Here's some cool pics that were sent to me...

Check these out:

This is a Mule deer shot NE of Medora last weekend that was missing his "boys", thereby causing the strange antler formation and not shedding the velvet.

Ryan


----------



## taddy1340 (Dec 10, 2004)

I lost my "boys" seven years ago when I got married...I wonder if that's why I have that strange growth on my head??? :lol:

Thanks for sharing the pics Ryan!


----------



## ruger1 (Aug 16, 2006)

That certainly is a unique rack. Maybe it will look better once the velvet is pulled off. That may be the ugliest rack I've ever seen.


----------



## jwdinius1 (Dec 14, 2006)

Thats screwy, was it a buck with lost boys, or was it a doe on whatever barry bonds is taking? :beer: Just wondering?


----------



## MossyMO (Feb 12, 2004)

So is it a boyless buck or a horny doe !!!


----------



## lundq (Feb 21, 2005)

That last pic looks like a King Crab that fell on it's back and legs are sticking up in the air.
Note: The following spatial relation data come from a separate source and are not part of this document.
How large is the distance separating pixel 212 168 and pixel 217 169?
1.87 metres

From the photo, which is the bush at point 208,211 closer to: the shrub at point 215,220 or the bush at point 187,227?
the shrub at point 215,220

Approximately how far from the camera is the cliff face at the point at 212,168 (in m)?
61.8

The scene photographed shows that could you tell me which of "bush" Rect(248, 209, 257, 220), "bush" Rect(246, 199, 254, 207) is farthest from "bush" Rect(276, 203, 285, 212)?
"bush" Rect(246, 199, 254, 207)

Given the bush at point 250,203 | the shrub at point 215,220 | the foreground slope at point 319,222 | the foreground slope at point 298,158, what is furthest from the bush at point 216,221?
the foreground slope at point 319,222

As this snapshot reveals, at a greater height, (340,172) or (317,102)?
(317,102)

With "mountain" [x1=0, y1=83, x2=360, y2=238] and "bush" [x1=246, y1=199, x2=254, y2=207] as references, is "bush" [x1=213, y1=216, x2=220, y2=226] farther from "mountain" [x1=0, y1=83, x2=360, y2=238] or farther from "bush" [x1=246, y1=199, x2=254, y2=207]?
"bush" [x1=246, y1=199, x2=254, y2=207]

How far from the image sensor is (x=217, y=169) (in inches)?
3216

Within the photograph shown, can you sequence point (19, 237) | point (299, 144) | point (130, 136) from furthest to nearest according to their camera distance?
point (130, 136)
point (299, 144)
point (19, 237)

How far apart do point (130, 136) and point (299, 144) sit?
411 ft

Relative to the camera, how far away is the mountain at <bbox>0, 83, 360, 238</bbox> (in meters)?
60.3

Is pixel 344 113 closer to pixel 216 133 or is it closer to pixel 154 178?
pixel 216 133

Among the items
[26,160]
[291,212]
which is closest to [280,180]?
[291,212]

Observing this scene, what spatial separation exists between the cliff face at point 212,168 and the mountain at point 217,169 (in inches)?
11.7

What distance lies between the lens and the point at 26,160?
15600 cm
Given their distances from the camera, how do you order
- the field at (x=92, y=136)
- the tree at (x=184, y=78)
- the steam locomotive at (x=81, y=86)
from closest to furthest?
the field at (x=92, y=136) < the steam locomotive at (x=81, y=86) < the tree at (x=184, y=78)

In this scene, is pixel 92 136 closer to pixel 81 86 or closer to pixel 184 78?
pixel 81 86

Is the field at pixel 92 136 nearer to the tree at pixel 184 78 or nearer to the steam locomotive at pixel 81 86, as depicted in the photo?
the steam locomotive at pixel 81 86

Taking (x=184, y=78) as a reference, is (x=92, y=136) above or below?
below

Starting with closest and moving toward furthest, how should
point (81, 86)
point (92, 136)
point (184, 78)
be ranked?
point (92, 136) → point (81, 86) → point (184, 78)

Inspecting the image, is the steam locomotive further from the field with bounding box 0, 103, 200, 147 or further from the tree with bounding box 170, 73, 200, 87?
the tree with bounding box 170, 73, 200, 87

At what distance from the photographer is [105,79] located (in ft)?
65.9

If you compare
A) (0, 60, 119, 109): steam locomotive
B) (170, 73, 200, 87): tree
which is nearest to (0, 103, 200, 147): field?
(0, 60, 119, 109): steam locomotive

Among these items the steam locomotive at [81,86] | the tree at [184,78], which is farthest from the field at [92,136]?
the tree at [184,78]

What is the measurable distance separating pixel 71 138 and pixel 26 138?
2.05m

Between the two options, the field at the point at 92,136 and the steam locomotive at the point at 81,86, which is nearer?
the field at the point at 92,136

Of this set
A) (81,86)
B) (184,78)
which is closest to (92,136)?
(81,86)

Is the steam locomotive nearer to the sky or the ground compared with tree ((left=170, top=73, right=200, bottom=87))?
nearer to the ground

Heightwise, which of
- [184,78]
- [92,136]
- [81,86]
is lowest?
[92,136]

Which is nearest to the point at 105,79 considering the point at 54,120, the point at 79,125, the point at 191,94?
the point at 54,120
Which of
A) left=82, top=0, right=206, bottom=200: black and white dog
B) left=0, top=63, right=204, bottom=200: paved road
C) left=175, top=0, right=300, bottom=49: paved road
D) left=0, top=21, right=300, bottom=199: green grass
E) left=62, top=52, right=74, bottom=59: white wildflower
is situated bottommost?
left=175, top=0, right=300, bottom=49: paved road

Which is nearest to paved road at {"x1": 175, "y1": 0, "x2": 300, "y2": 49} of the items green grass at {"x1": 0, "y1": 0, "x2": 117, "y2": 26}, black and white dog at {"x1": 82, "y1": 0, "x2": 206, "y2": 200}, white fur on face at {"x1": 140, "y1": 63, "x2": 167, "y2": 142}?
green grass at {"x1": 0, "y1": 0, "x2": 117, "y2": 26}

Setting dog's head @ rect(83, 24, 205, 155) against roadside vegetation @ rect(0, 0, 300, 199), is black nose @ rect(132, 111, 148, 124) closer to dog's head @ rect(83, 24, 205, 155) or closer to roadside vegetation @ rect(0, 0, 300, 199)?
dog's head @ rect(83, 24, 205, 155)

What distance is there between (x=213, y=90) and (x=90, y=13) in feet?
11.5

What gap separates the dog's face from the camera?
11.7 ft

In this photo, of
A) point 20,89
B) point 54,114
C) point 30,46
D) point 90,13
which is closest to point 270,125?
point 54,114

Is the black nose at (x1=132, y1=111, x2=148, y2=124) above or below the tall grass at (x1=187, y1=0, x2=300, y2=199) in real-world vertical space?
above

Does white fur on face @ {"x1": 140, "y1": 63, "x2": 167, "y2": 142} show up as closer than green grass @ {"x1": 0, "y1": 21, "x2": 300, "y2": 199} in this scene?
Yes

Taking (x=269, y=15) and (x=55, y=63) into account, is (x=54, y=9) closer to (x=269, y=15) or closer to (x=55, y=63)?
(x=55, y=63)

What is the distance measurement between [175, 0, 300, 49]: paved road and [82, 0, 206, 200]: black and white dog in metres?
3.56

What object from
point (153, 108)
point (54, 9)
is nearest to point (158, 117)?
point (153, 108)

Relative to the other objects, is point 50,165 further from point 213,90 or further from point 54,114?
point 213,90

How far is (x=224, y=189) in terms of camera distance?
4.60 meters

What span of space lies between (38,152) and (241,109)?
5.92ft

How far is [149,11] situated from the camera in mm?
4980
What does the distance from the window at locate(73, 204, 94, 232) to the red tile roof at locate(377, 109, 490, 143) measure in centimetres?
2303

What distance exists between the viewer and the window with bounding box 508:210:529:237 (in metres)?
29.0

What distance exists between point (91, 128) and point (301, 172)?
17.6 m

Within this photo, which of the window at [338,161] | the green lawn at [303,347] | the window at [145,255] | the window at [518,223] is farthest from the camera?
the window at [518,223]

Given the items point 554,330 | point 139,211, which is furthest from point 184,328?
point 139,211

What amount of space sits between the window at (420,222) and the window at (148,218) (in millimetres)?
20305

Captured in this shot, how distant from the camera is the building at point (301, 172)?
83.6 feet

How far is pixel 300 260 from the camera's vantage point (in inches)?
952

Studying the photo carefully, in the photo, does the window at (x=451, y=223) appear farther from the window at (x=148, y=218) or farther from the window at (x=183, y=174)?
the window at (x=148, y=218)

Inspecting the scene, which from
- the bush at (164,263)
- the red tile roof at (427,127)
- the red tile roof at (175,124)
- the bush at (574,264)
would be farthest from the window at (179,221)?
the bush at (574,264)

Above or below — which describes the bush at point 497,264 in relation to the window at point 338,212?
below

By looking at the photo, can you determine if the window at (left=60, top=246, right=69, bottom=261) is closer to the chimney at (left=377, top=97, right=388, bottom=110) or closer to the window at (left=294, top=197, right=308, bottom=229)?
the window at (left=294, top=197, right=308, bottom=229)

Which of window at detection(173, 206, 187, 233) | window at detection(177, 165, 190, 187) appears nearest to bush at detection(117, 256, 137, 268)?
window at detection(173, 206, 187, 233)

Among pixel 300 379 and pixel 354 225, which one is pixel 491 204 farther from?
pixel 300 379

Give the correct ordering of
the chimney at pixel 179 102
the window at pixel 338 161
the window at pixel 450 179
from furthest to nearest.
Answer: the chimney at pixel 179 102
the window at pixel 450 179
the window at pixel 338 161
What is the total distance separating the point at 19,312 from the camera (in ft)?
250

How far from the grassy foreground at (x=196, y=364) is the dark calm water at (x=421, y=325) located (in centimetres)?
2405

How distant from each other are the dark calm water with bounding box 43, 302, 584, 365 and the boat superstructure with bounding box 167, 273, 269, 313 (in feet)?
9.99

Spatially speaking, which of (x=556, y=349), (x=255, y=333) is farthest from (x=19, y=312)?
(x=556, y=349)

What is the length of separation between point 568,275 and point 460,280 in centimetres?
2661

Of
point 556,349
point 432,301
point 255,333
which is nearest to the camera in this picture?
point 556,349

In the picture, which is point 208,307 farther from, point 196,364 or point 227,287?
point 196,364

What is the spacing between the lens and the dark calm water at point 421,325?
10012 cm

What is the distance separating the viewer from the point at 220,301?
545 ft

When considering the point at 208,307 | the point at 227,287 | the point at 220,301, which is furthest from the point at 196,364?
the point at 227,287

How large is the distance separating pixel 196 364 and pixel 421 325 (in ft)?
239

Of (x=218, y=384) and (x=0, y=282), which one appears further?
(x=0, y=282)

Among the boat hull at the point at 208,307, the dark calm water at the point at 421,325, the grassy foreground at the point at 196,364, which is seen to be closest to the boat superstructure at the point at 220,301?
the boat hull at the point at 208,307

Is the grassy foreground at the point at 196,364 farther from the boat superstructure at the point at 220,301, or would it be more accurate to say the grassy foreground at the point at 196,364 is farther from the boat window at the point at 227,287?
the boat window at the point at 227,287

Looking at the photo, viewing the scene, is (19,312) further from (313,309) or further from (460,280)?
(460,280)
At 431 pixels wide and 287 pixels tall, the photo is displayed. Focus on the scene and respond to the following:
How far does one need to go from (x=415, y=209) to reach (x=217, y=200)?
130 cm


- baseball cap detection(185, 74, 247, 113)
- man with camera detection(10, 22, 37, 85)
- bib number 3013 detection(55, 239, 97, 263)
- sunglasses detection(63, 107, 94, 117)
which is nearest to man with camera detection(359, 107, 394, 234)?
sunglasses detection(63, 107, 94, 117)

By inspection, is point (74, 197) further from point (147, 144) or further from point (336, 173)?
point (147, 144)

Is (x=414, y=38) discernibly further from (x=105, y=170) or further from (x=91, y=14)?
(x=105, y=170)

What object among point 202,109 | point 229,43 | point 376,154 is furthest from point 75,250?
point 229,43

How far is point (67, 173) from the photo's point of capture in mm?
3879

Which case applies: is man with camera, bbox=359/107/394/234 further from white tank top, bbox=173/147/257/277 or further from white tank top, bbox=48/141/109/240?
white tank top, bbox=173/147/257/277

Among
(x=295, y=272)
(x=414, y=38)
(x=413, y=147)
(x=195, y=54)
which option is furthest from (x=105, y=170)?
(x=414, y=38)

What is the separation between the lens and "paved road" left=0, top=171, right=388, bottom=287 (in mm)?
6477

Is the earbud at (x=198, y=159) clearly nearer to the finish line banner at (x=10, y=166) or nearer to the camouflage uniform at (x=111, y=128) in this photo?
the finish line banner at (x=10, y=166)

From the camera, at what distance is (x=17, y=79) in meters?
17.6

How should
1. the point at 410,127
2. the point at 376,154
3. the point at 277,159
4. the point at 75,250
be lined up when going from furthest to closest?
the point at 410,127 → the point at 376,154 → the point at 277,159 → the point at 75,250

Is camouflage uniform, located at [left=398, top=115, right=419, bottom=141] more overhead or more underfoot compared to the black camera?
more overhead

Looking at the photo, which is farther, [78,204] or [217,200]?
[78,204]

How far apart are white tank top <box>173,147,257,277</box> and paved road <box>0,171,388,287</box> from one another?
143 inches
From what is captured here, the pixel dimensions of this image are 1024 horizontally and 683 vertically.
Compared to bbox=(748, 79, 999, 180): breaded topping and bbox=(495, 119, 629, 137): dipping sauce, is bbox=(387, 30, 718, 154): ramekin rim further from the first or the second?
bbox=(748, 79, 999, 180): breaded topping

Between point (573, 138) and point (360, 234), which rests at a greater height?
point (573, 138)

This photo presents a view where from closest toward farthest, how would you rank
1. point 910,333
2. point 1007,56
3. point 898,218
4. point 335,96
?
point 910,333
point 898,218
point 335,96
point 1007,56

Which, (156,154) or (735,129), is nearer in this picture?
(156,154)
Nature sure is crazy!!!!!


----------



## R y a n (Apr 4, 2005)

MossyMO said:


> So is it a boyless buck or a horny doe !!!


Boyless buck

:lol:


----------



## bwnelson (Oct 29, 2002)

Remeber seeing one like that back in the 80's when Dad and I had antlerless tags in one of the 4 Units.

IIRC he said that certain cowboys got their kicks practicing ro-day-oh and "nuttin' buttons". The purpose of this operation was to create edible venison by turning the bucks into steers.

Not sure if there is any truth to it, but that was the only case of November velvet i've ever seen.


----------